I have had just a few grown-up professional jobs in my adult life. Each time you go through the same frustrations at the start. Trying to lean the nuances of the job, trying to learn who should not get pissed off at you, and trying to learn what you are actually going to be paid to do. Different companies do training differently, some have been great at it, others terrible. I won't get into the details of each different gig, but to this day the best training I ever received was at Rafferty's. That is right, a restaurant was by far and away the best training experience of my life. Let me explain why their training was the best:
When you start they did not assume you were a complete moron, which let me tell you can be a significant thing all on its own. Your training was essentially broken into 5 periods, each period had progressive levels of responsibility and action of you own while your trainers did less. You did not progress until you were ready, and most importantly they had a plan and stuck with it. Thus far 100% of my professional roles did not have a plan and therefore had nothing to stick to.

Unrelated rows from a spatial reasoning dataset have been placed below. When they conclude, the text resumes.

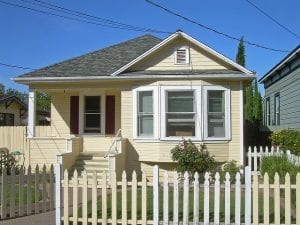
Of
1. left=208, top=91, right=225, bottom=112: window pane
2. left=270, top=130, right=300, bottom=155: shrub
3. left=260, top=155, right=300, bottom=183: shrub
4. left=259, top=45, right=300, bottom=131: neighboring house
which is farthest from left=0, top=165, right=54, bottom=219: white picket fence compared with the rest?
left=259, top=45, right=300, bottom=131: neighboring house

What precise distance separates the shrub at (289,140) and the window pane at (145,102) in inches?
192

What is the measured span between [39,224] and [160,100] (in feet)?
28.3

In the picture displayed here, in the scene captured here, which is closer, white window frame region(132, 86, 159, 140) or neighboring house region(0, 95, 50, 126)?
white window frame region(132, 86, 159, 140)

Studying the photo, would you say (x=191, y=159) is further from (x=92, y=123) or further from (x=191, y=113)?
(x=92, y=123)

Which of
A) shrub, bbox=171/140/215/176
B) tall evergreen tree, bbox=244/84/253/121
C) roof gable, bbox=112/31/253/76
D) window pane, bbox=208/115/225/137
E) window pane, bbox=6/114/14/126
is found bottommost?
shrub, bbox=171/140/215/176

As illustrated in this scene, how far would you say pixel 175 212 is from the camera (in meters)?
8.52

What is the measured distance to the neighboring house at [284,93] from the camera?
17641mm

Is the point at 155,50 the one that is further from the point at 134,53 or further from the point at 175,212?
the point at 175,212

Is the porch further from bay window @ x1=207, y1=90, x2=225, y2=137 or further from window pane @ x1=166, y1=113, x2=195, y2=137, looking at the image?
bay window @ x1=207, y1=90, x2=225, y2=137

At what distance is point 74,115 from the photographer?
2053cm

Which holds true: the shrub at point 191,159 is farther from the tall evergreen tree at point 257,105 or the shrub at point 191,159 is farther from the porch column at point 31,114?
the tall evergreen tree at point 257,105

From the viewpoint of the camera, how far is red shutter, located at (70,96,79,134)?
20.5 metres

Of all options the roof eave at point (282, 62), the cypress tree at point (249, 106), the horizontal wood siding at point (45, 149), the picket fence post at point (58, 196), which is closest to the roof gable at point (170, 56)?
the roof eave at point (282, 62)

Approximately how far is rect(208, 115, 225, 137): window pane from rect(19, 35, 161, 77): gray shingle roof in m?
4.50
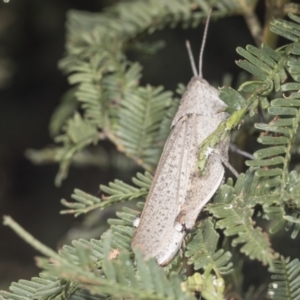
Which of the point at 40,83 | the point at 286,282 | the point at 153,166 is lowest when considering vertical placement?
the point at 286,282

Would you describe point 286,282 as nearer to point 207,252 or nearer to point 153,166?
point 207,252

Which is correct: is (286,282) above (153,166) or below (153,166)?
below

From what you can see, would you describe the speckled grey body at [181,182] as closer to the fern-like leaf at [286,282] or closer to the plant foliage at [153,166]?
the plant foliage at [153,166]

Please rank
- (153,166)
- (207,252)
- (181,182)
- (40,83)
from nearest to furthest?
(207,252) < (181,182) < (153,166) < (40,83)

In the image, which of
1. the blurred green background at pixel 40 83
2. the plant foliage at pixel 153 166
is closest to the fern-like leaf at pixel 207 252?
the plant foliage at pixel 153 166

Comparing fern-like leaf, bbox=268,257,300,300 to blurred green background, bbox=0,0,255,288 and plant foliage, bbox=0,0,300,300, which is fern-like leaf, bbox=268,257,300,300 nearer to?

On your first day you were basically just coasting, walking along with your trainer. You had no responsibility, you were basically the equivalent of hat (just along for the ride). But you were expected to listen and follow along. To learn things that would prepare you for day two.
Day two was your first real foray into doing any work. You only did 25% of the work and focused on the simpler tasks with trainer oversight. You got further introduced to the work, but you were not a roadblock to progress or success. The trainer still did the heavy lifting.
Day three you assumed a 50/50 role with your trainer. At times you were on your own with oversight, at times you were watching and learning. This was the first time responsibility would be put in your lap, you were no longer a hat. You had to learn the talk, the walk, and the specifics of the job.
Day four you assumed 75% of the role, the trainer was now standing behind you, offering help and answering questions. This was the most difficult of the training days and the most was expected of you because you still had the full support of a trainer.
Day five was the final training day. Here you assumed full responsibility and the trainer became your hat. The trainer stood back, off to the side, effectively allowing you to assume the full responsibility of your work but being there if the train came off the tracks (you are in fact still a brand new employee and are bound to make mistakes).
Once you cleared training you were loose upon the world, free to screw up orders and forget refills like every other server that ever lived.
Now think about your professional life. How much smoother would your training be if you followed a program like this. What if you spent your first 5 weeks really being trained. You might actually be worth a damn by the end of the training period.